The Cow-Puncher's Elegy Poem by Arthur Chapman

The Cow-Puncher's Elegy



I've ridden nigh a thousand leagues upon two bands of steel,
And it takes a grizzled Westerner to know just how I feel;
The ranches dot the strongholds of the old-time saddlemen,
And the glory of the cattle days can ne'er come back again.
Oh, the creak of saddle leather--
Oh, the sting of upland weather
When the cowmen roamed the foothills and drove in ten thousand steers;
Through the years, back in the dreaming,
I can see the camp-fires gleaming,
And the lowing of the night-herd sounds, all faintly, in my ears.
There's a checkerboard of fences on the vast and wind-swept range;
And the haystacks and the windmills make the landscape new and strange,
And the plains are full of farmers, with their harrows and their ploughs;
On the roadsides loiter kidlets, who are 'driving home the cows!'
Oh, the quickly faded glory
Of the cowboy's brief, brief story!
How the old range beckons vainly in the sunshine and the rain!
Oh, the reek of roundup battle
And the thund'ring hoofs of cattle--
But why dream a useless day-dream, that can only give one pain?
Where have gone those trails historic, where the herders sought the mart?

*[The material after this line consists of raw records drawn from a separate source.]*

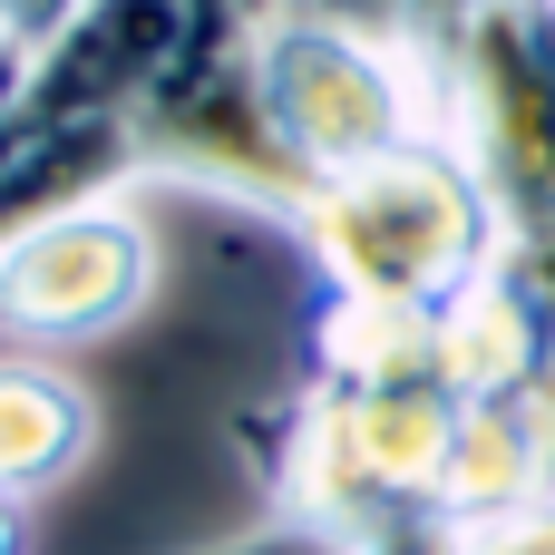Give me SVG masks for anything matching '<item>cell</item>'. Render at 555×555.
<instances>
[{
	"label": "cell",
	"mask_w": 555,
	"mask_h": 555,
	"mask_svg": "<svg viewBox=\"0 0 555 555\" xmlns=\"http://www.w3.org/2000/svg\"><path fill=\"white\" fill-rule=\"evenodd\" d=\"M459 429H468V390L449 380L439 312L322 302L312 371L244 420V449L273 517L361 537L380 517L449 507Z\"/></svg>",
	"instance_id": "6da1fadb"
},
{
	"label": "cell",
	"mask_w": 555,
	"mask_h": 555,
	"mask_svg": "<svg viewBox=\"0 0 555 555\" xmlns=\"http://www.w3.org/2000/svg\"><path fill=\"white\" fill-rule=\"evenodd\" d=\"M0 555H29V507L20 498H0Z\"/></svg>",
	"instance_id": "7c38bea8"
},
{
	"label": "cell",
	"mask_w": 555,
	"mask_h": 555,
	"mask_svg": "<svg viewBox=\"0 0 555 555\" xmlns=\"http://www.w3.org/2000/svg\"><path fill=\"white\" fill-rule=\"evenodd\" d=\"M293 234L322 273V302H371V312H449L507 254L498 205L439 137L312 185Z\"/></svg>",
	"instance_id": "7a4b0ae2"
},
{
	"label": "cell",
	"mask_w": 555,
	"mask_h": 555,
	"mask_svg": "<svg viewBox=\"0 0 555 555\" xmlns=\"http://www.w3.org/2000/svg\"><path fill=\"white\" fill-rule=\"evenodd\" d=\"M146 293H156V244L127 215V195L49 215L20 244H0V332L29 341V351L107 341Z\"/></svg>",
	"instance_id": "5b68a950"
},
{
	"label": "cell",
	"mask_w": 555,
	"mask_h": 555,
	"mask_svg": "<svg viewBox=\"0 0 555 555\" xmlns=\"http://www.w3.org/2000/svg\"><path fill=\"white\" fill-rule=\"evenodd\" d=\"M507 283L527 293V322H537V390L555 400V244H507Z\"/></svg>",
	"instance_id": "ba28073f"
},
{
	"label": "cell",
	"mask_w": 555,
	"mask_h": 555,
	"mask_svg": "<svg viewBox=\"0 0 555 555\" xmlns=\"http://www.w3.org/2000/svg\"><path fill=\"white\" fill-rule=\"evenodd\" d=\"M429 127L498 205L507 244H555V0H507L420 49Z\"/></svg>",
	"instance_id": "3957f363"
},
{
	"label": "cell",
	"mask_w": 555,
	"mask_h": 555,
	"mask_svg": "<svg viewBox=\"0 0 555 555\" xmlns=\"http://www.w3.org/2000/svg\"><path fill=\"white\" fill-rule=\"evenodd\" d=\"M98 449V400L49 351H0V498H49Z\"/></svg>",
	"instance_id": "8992f818"
},
{
	"label": "cell",
	"mask_w": 555,
	"mask_h": 555,
	"mask_svg": "<svg viewBox=\"0 0 555 555\" xmlns=\"http://www.w3.org/2000/svg\"><path fill=\"white\" fill-rule=\"evenodd\" d=\"M176 555H351L341 527H312V517H263L254 537H224V546H176Z\"/></svg>",
	"instance_id": "30bf717a"
},
{
	"label": "cell",
	"mask_w": 555,
	"mask_h": 555,
	"mask_svg": "<svg viewBox=\"0 0 555 555\" xmlns=\"http://www.w3.org/2000/svg\"><path fill=\"white\" fill-rule=\"evenodd\" d=\"M555 498V400L546 390H498V400H468V429H459V468H449V517H507V507H537Z\"/></svg>",
	"instance_id": "52a82bcc"
},
{
	"label": "cell",
	"mask_w": 555,
	"mask_h": 555,
	"mask_svg": "<svg viewBox=\"0 0 555 555\" xmlns=\"http://www.w3.org/2000/svg\"><path fill=\"white\" fill-rule=\"evenodd\" d=\"M244 59H254V107L302 185H332L351 166H380V156L439 137L429 68L400 39H371V29L312 20V10H254Z\"/></svg>",
	"instance_id": "277c9868"
},
{
	"label": "cell",
	"mask_w": 555,
	"mask_h": 555,
	"mask_svg": "<svg viewBox=\"0 0 555 555\" xmlns=\"http://www.w3.org/2000/svg\"><path fill=\"white\" fill-rule=\"evenodd\" d=\"M468 555H555V498L507 507V517H478L468 527Z\"/></svg>",
	"instance_id": "8fae6325"
},
{
	"label": "cell",
	"mask_w": 555,
	"mask_h": 555,
	"mask_svg": "<svg viewBox=\"0 0 555 555\" xmlns=\"http://www.w3.org/2000/svg\"><path fill=\"white\" fill-rule=\"evenodd\" d=\"M351 555H468V517H449V507H420V517H380V527H361Z\"/></svg>",
	"instance_id": "9c48e42d"
}]
</instances>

Where have they gone the saucy cow-towns, where the gunman played his part?
Where has gone the Cattle Kingdom, with its armed, heroic strife?
Each has vanished like a bubble that has lived its little life.
Oh, the spurs we set a-jingling,
And the blood that went a-tingling
When we rode forth in the morning, chaps-clad knights in cavalcade;
And the mem'ries that come trooping,
And the spirits, sad and drooping,
When the cowman looks about him at the havoc Time has made.